Roger ordered another bourbon, and I was thinking how much older than his actual forty-five he is coming to look when he suddenly grinned that boyish, winning grin that so charmed you when you first met him at that cocktail party in June of '80-the one at Gahan and Nancy Wilson's place in Connecticut, do you remember? “Have you seen Sandra Jackson's new toy?” he asked. “She's the one Herb should have gone to for black market munitions.” Roger actually laughed out loud, a sound I have heard from him very seldom in the last eight months or so. Hearing it made me realize again, Ruth, how much I like and respect him-he could have been a really great editor somewhere-perhaps even in the Maxwell Perkins league. It seems a shame that he's ended up piloting such a leaky craft as Zenith House.
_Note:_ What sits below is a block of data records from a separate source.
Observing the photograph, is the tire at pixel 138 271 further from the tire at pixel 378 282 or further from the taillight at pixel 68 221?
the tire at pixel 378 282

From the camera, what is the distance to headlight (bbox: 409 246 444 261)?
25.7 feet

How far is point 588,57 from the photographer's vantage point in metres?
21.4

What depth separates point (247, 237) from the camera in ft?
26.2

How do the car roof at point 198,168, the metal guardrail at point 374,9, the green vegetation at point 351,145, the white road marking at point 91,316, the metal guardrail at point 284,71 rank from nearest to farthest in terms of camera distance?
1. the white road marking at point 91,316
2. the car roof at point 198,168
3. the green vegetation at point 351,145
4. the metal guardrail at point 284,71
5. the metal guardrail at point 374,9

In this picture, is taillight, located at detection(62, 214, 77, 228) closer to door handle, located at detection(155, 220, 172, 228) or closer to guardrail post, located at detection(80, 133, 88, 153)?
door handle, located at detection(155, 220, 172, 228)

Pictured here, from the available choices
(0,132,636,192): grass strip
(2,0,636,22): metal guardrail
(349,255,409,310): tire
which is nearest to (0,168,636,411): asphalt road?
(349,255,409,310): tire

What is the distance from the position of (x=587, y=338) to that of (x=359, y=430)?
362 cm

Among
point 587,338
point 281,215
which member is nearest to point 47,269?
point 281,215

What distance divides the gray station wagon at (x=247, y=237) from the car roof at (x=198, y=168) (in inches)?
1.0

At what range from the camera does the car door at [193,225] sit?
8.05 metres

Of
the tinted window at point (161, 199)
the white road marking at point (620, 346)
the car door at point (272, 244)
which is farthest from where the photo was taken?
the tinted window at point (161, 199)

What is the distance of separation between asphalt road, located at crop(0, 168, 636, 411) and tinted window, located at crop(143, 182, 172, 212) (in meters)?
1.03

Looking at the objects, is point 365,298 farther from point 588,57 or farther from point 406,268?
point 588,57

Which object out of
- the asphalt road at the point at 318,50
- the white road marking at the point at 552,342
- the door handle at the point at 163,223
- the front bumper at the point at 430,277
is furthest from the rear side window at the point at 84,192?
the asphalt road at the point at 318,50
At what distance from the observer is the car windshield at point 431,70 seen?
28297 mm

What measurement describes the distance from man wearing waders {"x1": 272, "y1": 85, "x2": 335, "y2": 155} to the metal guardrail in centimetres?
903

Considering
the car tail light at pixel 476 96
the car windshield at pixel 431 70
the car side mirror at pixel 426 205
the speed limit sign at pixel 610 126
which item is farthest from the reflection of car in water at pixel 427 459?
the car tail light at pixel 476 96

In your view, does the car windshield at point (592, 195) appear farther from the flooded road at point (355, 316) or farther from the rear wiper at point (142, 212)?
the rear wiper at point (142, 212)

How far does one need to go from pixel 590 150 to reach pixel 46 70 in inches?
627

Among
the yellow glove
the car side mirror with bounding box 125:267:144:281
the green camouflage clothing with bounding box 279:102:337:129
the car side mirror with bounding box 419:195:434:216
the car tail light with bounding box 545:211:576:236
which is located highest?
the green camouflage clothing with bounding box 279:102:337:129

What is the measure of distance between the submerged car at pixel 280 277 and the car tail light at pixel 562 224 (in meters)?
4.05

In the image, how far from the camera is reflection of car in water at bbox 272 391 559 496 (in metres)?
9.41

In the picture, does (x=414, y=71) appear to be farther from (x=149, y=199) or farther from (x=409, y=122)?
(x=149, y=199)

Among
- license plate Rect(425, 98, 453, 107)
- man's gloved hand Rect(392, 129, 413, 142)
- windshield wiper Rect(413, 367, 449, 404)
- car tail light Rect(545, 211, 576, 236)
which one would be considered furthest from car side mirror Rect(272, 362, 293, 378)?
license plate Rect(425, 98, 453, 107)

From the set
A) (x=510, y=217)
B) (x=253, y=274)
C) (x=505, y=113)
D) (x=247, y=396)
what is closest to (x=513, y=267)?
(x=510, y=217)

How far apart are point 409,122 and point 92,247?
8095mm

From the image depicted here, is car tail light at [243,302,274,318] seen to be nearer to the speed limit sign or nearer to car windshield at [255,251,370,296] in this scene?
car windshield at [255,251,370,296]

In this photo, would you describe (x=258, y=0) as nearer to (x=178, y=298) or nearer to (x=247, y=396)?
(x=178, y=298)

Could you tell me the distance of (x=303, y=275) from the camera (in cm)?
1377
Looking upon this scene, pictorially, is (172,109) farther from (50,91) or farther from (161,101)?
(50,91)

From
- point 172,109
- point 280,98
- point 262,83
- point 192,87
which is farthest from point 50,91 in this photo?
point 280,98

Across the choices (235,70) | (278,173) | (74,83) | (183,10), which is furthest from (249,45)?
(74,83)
“She's got something called the Rainy Night Friend,” he said, still laughing. “It's silver-plated, and almost the size of a mortar shell. Fucking thing fills her whole purse. There's a flashlight set into the blunt end. The tapered end emits a cloud of tear-gas when you press a button-only Sandra says that she spent an extra ten bucks to have the tear-gas canister replaced with Hi-Pro-Gas, which is a hopped-up version of Mace. In the middle of this device, Johnny boy, is a pull-ring that sets off a high-decibel siren. I did not ask for a demonstration. They would have evacuated the building.”
“The way you describe it, it sounds as if she could use it as a dildo when there were no muggers around,” I said. He went off into gales of half-hysterical laughter. I joined him-it would have been impossible not to-but I was concerned for him, as well. He's very tired and very close to the edge of his endurance, I think-the parent corporation's steadily eroding support for the house has really started to get to him.
I asked him if something like the Rainy Night Friend was legal.
“I'm not a lawyer so I couldn't tell you for sure,” Roger said. “My impression is that a woman who uses a tear-gas pen on a potential mugger or rapist is in a gray area. But Sandra's toy, loaded up with a Mace hybrid... no, I don't think something like that can be kosher.”